Exercise aim:
Copy out verbatim every line from the one containing "to (x=194, y=327)?" through the one containing "1208 inches", with both of those lines included. Output only those lines from the entries.

Data rows:
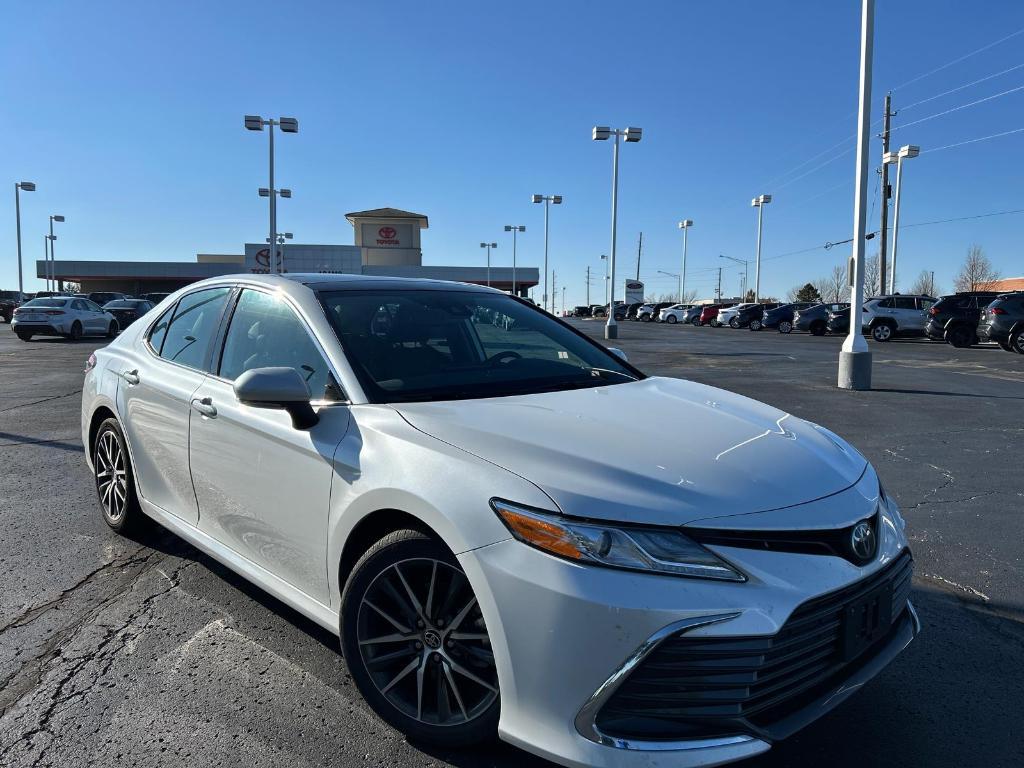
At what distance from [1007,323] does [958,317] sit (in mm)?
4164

==

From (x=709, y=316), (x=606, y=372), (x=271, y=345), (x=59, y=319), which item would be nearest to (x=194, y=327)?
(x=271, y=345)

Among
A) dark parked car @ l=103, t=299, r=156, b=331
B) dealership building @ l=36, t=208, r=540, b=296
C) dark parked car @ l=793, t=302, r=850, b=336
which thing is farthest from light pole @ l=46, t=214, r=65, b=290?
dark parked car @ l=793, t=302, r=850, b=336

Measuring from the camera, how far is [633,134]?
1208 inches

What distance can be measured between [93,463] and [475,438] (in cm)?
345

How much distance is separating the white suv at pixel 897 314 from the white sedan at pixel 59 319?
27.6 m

---

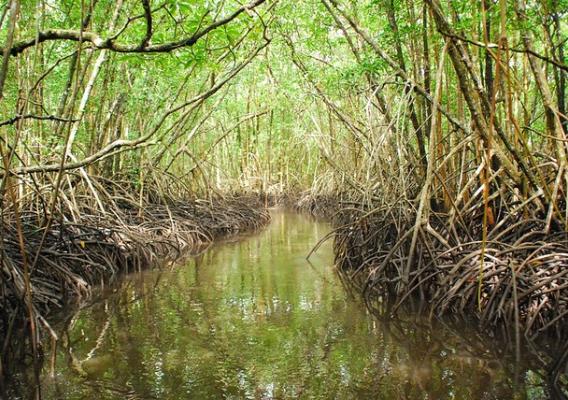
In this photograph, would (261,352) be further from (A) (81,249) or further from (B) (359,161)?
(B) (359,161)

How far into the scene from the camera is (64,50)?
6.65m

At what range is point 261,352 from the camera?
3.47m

Result of the exercise:
From (x=709, y=316), (x=606, y=372), (x=271, y=345), (x=59, y=319), which item would be nearest to (x=194, y=327)?
(x=271, y=345)

Among
A) dark parked car @ l=103, t=299, r=156, b=331
B) dealership building @ l=36, t=208, r=540, b=296
C) dark parked car @ l=793, t=302, r=850, b=336
which thing is farthest from light pole @ l=46, t=214, r=65, b=290?
dark parked car @ l=793, t=302, r=850, b=336

Measuring from the camera, how far is [633,134]?
1208 inches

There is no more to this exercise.